• [Problem description] In the article on employer power in labor markets, rewrite the stretch from "This is bad" through "this economic trend." with "structural barriers" changed to "systemic barriers".

Employer Power in Labor Markets Further Sidelines Women and People of Color in Today’s Economy

By Jessica Forden |

Increased monopsony in labor markets has allowed corporations to gain outsized power over individuals, leaving workers with less agency over the choices in their lives. Labor market monopsony refers to the concentration of employers and the resulting power they have to shape labor markets to their advantage. More concentration leads to fewer employers who offer fewer jobs, which gives employers the power to set wages and working conditions on their own terms. As a result, many Americans have less leverage over employers on issues that define their economic security, including compensation and benefits.

This is bad news for workers, but even more so for those already facing structural barriers in the labor market. Women, people of color, and in particular, women of color, face extensive limits on their freedoms and choices due to pervasive structural discrimination. Consequently, these individuals and communities bear compounded negative effects from this economic trend.

First, labor market monopsony can increase the likelihood of discrimination in hiring. When there are fewer jobs, as happens under labor market monopsony, firms have a greater ability to be biased in their hiring choices. For example, take a company that has a preference for a specific demographic and needs to fill five jobs. If only three individuals of that preferred demographic apply, then they must choose from the rest of the applicant pool for the remaining two positions. However, monopsony power in the labor market gives firms more control to dictate their demand for labor. If the company decides to only offer three jobs, they could simply hire the three preferred applicants and disregard everyone else.

Monopsony power also depresses wages, while structural discrimination funnels women and people of color into low-wage jobs. Increased concentration of companies in the past few years led to a 14 percent decrease in wages for posted job listings. Meanwhile, women, people of color, and in particular, women of color are often directed into the lowest paying professions. This means that when increased monopsony leads to lower wages, women and people of color are most hurt. For those earning at the bottom of the income distribution, this can mean that necessities like food and housing become more difficult to afford month to month.

(Dataset entries)
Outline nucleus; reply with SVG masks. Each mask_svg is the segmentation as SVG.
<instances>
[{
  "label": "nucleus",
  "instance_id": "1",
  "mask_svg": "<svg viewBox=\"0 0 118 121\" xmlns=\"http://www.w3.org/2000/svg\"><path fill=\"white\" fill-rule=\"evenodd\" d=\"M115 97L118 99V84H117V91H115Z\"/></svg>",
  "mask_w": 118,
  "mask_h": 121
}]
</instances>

• [Result of this exercise]
This is bad news for workers, but even more so for those already facing systemic barriers in the labor market. Women, people of color, and in particular, women of color, face extensive limits on their freedoms and choices due to pervasive structural discrimination. Consequently, these individuals and communities bear compounded negative effects from this economic trend.